Aside from a pair of hearings that were orchestrated by the bill’s sponsors to support their vision for the legislation, there were no hearings or floor debate on the Family First Act after it was introduced in 2016. In 2017, it passed the House by voice vote, and its Senate sponsors failed to get it passed. In 2018, after failing twice to attach it to larger bills without hearings of debate, the sponsors succeeded at the eleventh hour in getting it attached to the budget act. Young people whose lives were saved by group homes were never able to tell their stories. The technical problems with Medicaid eligibility were never discussed and may not have even been noticed until long after passage.

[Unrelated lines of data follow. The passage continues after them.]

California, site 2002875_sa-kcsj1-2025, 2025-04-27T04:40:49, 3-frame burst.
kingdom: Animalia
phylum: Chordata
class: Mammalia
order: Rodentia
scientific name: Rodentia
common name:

A bill called the Family First Transition Act has been introduced to ease the transition to the new legislation. It would delay for two years the implementation of the 50% “well-supported” requirement for services reimbursement,  provide a small amount of transition funding to help states implement the Act, and provide temporary grants to jurisdictions with expiring waivers to make up for a portion of their loss under FFFPSA. However, none of these temporary fixes would cure this fundamentally flawed bill, the inevitable result of a false narrative, inadequate funding, and a truncated legislative process.

This post was updated on November 7, 2019, to specify that the Children’s Bureau made the determination that Title IV-E would be the payer of last resort for prevention services to foster care candidates. This designation of Title IV-E as payer of last resort was not made in the Act itself.